Pokémon go!

Les pokémon sont d’actualité. Pas seulement pour les gamers et les fans mais pour moi aussi.

Euh… Je fais quoi maintenant?

Le changement, c’est intimidant. On s’installe dans son train-train quotidien, quitte à vivre parfois comme un robot, mais c’est pas grave! On joue à domicile, on se sent bien. Alors bien sûr, parfois on rêve d’une vie meilleure. On regarde des photos d’endroits paradisiaques, les blogs de filles super et merveilleuses pour qui la vie ne semble être qu’une partie de plaisir. On y pense très fort et puis à bien y réfléchir, c’est pas fait pour nous.

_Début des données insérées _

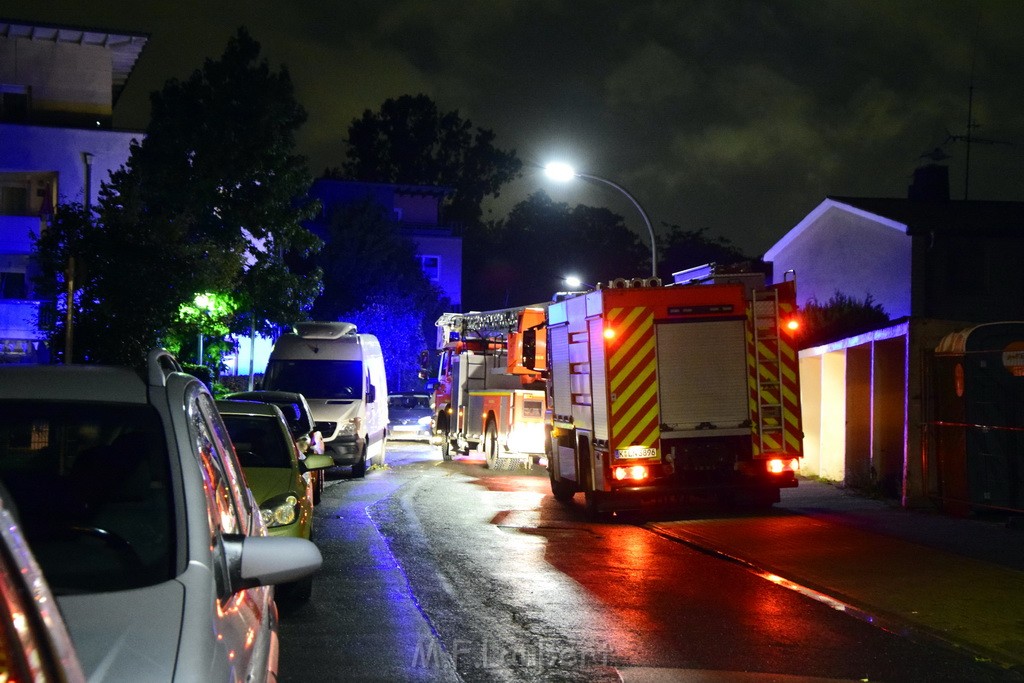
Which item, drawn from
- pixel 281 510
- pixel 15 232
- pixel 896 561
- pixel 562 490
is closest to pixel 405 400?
pixel 15 232

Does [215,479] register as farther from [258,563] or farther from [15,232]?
[15,232]

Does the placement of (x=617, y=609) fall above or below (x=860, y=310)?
below

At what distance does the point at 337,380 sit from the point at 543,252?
54.8 m

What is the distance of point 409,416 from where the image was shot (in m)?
40.0

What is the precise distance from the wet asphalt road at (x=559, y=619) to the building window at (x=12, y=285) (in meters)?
22.5

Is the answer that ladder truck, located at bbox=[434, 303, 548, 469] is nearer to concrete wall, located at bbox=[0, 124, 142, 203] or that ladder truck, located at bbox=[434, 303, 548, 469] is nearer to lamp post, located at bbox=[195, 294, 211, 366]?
lamp post, located at bbox=[195, 294, 211, 366]

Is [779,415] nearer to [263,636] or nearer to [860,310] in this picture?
[860,310]

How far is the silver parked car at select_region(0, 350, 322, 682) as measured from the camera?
310 cm

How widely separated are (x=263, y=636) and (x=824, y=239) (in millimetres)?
31531

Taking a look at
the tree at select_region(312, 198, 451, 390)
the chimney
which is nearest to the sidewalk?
the chimney

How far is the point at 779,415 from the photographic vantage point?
55.3 feet

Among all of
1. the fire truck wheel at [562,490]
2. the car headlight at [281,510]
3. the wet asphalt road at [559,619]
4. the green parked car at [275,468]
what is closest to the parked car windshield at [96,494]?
the wet asphalt road at [559,619]

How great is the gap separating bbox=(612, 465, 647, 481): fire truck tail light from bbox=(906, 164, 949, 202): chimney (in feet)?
77.5

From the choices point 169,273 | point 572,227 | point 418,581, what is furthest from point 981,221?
point 572,227
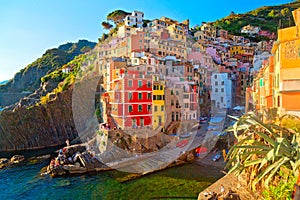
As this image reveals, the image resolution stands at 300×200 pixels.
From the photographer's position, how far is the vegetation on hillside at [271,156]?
22.0ft

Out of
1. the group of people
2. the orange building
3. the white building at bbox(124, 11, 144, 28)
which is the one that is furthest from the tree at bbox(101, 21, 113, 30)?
the orange building

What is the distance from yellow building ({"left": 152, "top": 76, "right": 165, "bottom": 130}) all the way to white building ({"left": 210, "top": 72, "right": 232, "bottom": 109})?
14056 mm

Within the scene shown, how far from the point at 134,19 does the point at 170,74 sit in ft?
97.8

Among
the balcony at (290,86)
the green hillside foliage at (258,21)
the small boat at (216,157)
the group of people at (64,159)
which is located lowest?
the group of people at (64,159)

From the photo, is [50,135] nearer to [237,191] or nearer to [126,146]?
[126,146]

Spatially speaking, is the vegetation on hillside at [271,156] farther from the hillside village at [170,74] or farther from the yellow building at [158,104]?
the yellow building at [158,104]

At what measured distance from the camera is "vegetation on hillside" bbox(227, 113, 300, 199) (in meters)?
6.70

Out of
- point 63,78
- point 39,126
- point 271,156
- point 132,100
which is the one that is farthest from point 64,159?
point 63,78

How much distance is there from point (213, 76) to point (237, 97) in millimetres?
5967

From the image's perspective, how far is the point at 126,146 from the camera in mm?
22125

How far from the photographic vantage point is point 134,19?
5578cm

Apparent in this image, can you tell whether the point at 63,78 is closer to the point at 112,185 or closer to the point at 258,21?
the point at 112,185

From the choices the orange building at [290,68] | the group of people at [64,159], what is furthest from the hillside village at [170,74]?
the group of people at [64,159]

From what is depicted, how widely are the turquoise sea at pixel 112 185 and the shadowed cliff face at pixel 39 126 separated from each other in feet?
44.9
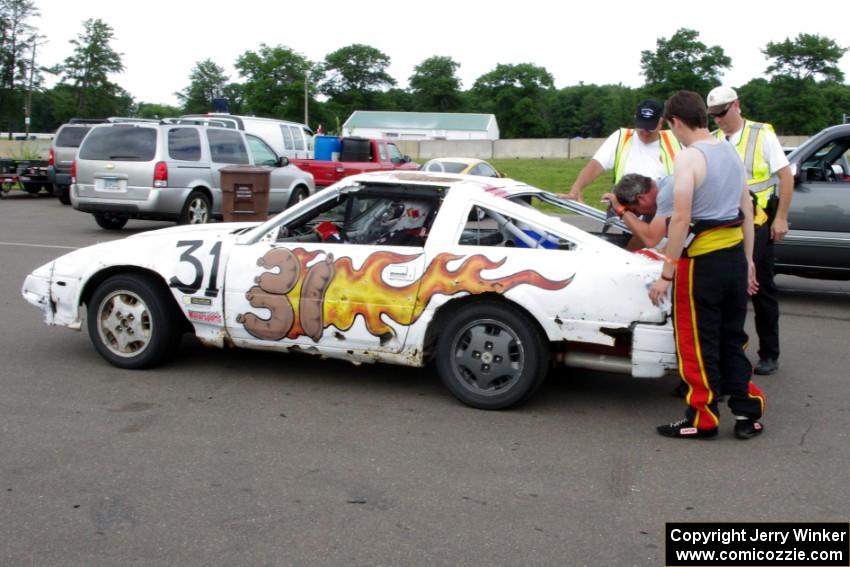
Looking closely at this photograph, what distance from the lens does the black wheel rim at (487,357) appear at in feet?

Je suis du genre à sauter la case « j’y pense très fort »… Moi je fonce et puis c’est tout. Me voilà aujourd’hui face à mes ruades tête baissée (toute Taureau que je suis), me demandant ce que je vais faire devant le vaste chantier de portes que j’ai défoncées une à une.

Bah… on continue!

doute-expatriationQuand je suis paumée, j’adopte le statut quo. J’attends, je ne fais rien même si je sais pertinemment que la situation ne va pas changer comme par magie. La tête fourrée dans le sable, je joue l’autruche. C’est dans ces moments là que ma mère me « cueille ». Ce qui est terrible avec une mère, c’est qu’on a beau se concentrer très fort pour lui cacher ses états d’âme, à peine la première seconde au téléphone ou sur Skype, elle te dégaine: « oh toi, ça ne va pas! ».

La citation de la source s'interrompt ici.